Gênesis Cervejeiro

Mario Ulbrich

Reinava sobre o abismo a escuridão. O Espírito de Deus pairava sobre o vazio num tempo infinito. Tudo era nada.
Tomado pelo tédio o Todo Poderoso criou a luz, separando-a das trevas e ao fazê-lo julgou ser bom o seu proceder. Fracionou o tempo, criou a noite e o dia. Depois, admirando a grandeza de sua obra, formou os mares, lagos, rios e fontes com a mais pura, saborosa e cristalina cerveja.
Na sequência decidiu-se a criar o ser humano à sua imagem e semelhança e homem e mulher os fez. Impôs a ambos uma única restrição que deveria ser observada à título de prova de obediência, sob pena de um castigo exemplar.
O homem e a mulher descumpriram a determinação Divina e comeram o fruto de uma tal de macieira. Deus como punição expulsou-os do Paraíso e transformou toda a cerveja criada em uma substância inodora, incolor, e sem sabor, que denominou de água. Colocou nela os peixes e milhões de outros seres aquáticos. Determinou ao casal humano o seu consumo, como condição de sobrevivência.

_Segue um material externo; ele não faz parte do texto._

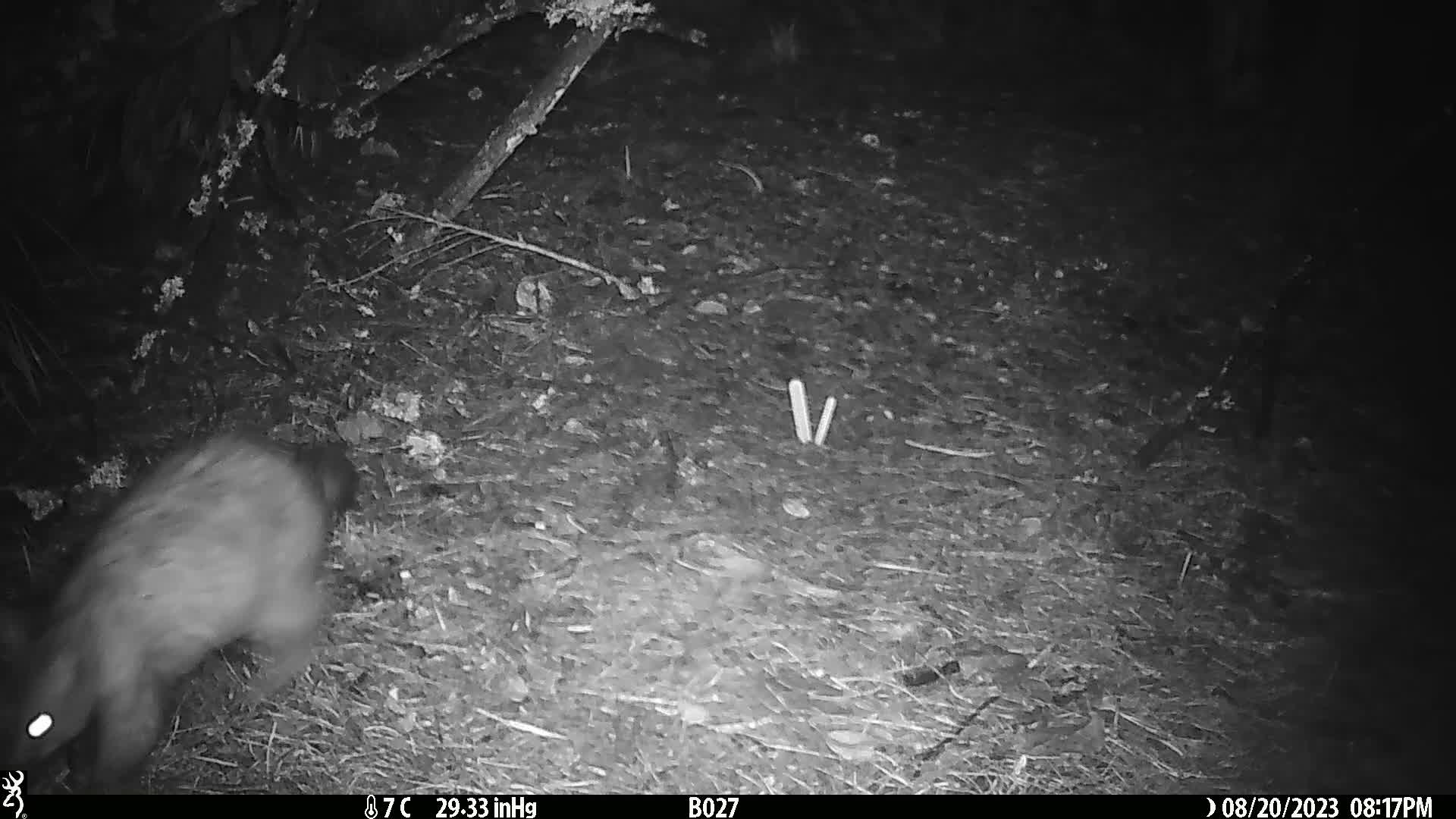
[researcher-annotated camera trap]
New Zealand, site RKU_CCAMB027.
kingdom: Animalia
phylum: Chordata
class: Mammalia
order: Diprotodontia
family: Phalangeridae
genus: Trichosurus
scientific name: Trichosurus vulpecula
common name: common brushtail possum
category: possum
Possum (common brushtail possum) (Trichosurus vulpecula).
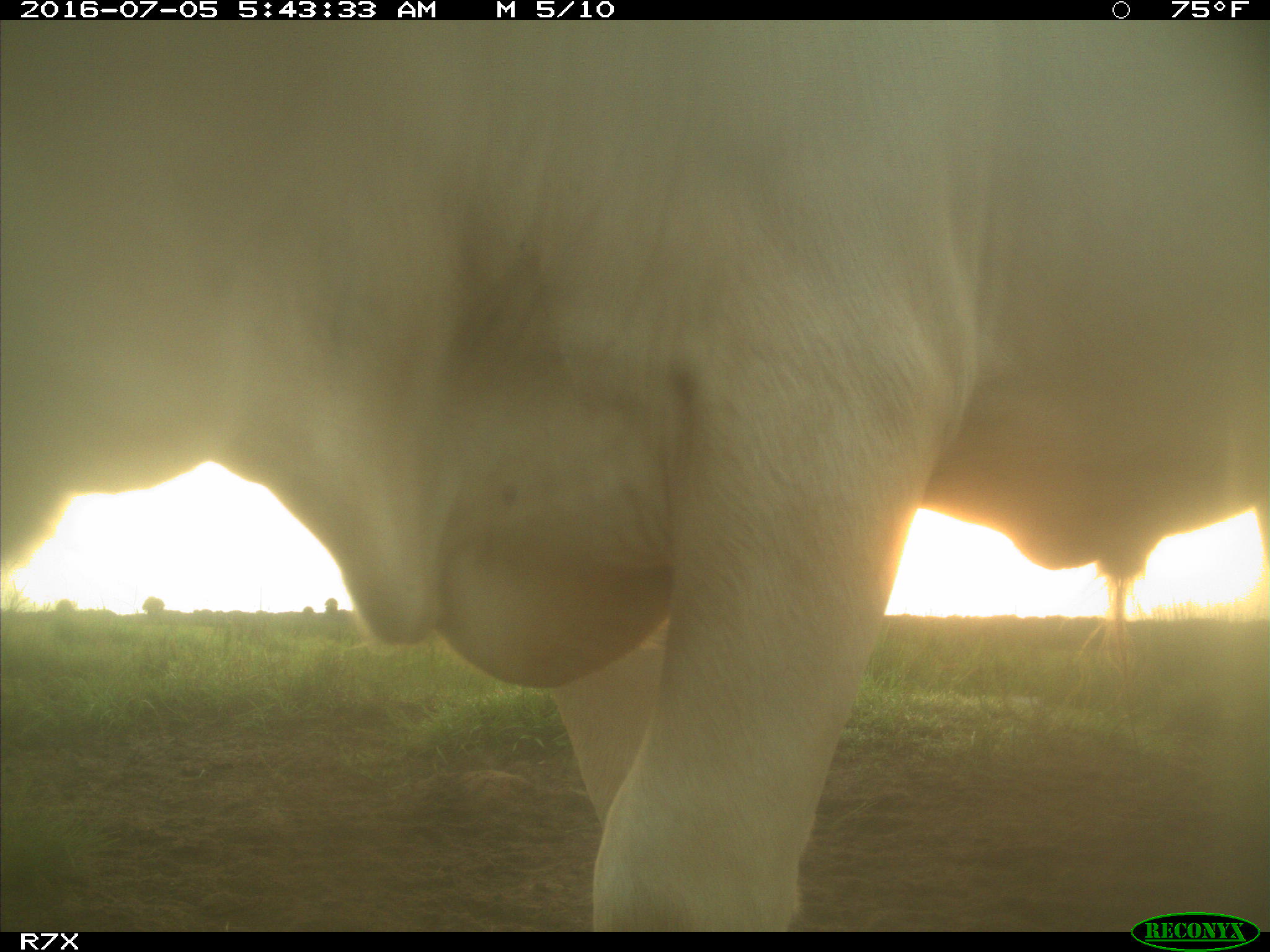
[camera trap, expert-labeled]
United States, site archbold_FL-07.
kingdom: Animalia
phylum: Chordata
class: Mammalia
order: Artiodactyla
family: Bovidae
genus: Bos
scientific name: Bos taurus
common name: domestic cow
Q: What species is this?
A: Bos taurus (domestic cow).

Vislumbrando a oportunidade de transformar o homem e a mulher em seus aliados, o Anjo Decaído roubou do Supremo a divina fórmula da cerveja e ensinou-os a produzir a sua própria. Para maior satisfação do casal instruiu-os para produzir vinho, hidromel e dezenas de outros destilados.

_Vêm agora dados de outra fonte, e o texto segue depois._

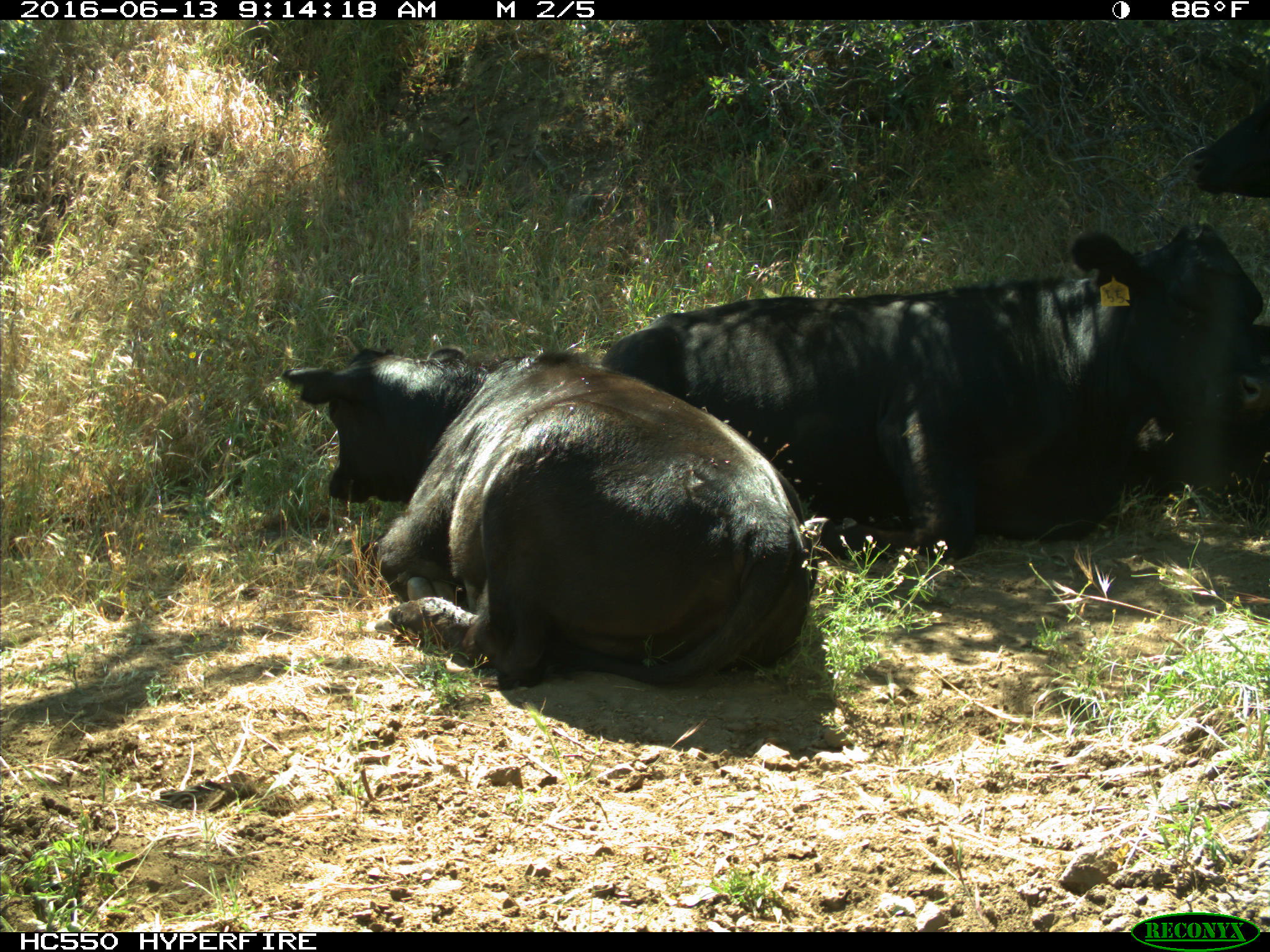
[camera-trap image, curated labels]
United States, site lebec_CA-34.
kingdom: Animalia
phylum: Chordata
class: Mammalia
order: Artiodactyla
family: Bovidae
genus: Bos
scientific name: Bos taurus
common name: domestic cow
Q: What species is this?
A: Bos taurus (domestic cow).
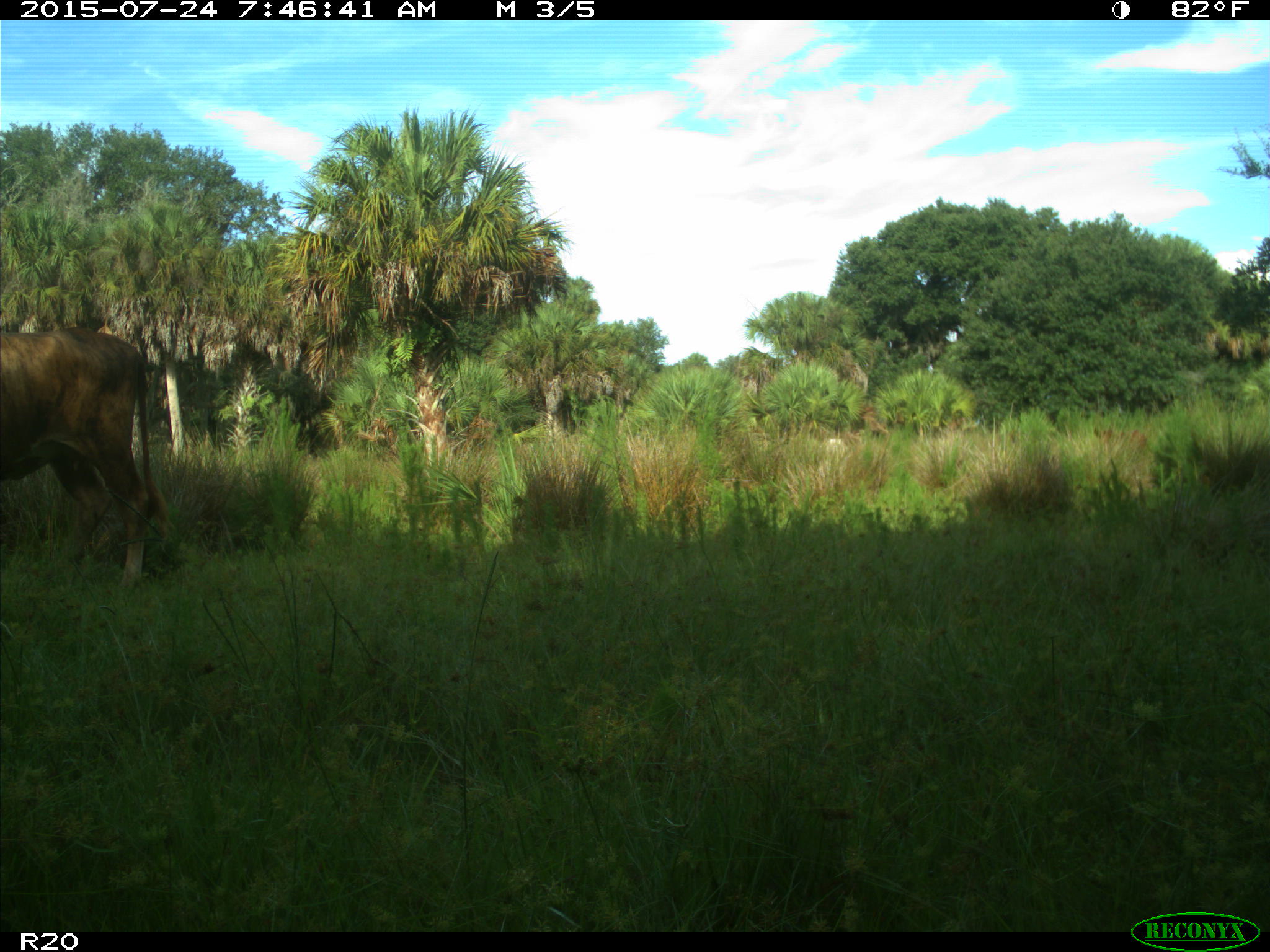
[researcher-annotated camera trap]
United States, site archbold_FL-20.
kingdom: Animalia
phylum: Chordata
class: Mammalia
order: Artiodactyla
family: Bovidae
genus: Bos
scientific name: Bos taurus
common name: domestic cow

Sentiram-se homem e mulher poderosos, felizes e recompensados; deram as costas ao paraíso e foram viver vidas terrenas, adotando Sabazius, como deus.

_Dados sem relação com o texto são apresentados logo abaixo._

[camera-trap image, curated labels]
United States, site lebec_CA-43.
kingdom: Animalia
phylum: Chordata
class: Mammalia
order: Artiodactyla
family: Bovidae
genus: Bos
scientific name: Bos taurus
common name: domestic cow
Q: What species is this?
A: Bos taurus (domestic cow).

O Divino Criador, irado com tamanha ingratidão praticada, fez o casal retornar à sua presença. Depois de muito meditar sobre sua vontade de extinguir ali mesmo, sem mais nem menos a raça humana, inclinou-se por uma alternativa menos drástica.
Retirou de ambos uma costela e implantou uma volumosa glândula anexa ao tubo digestivo que realiza sínteses e transformações complexas demais para o entendimento e aceitação dos amantes da cerveja, denominando-a de fígado.
Aquietou-os dizendo
- Vão em paz e se puderem gozem as delícias daquilo que lhes foi dado pelo Caído. É prudente terem sempre presente que Santa é apenas a sede, mas que a bebida constitui pecado!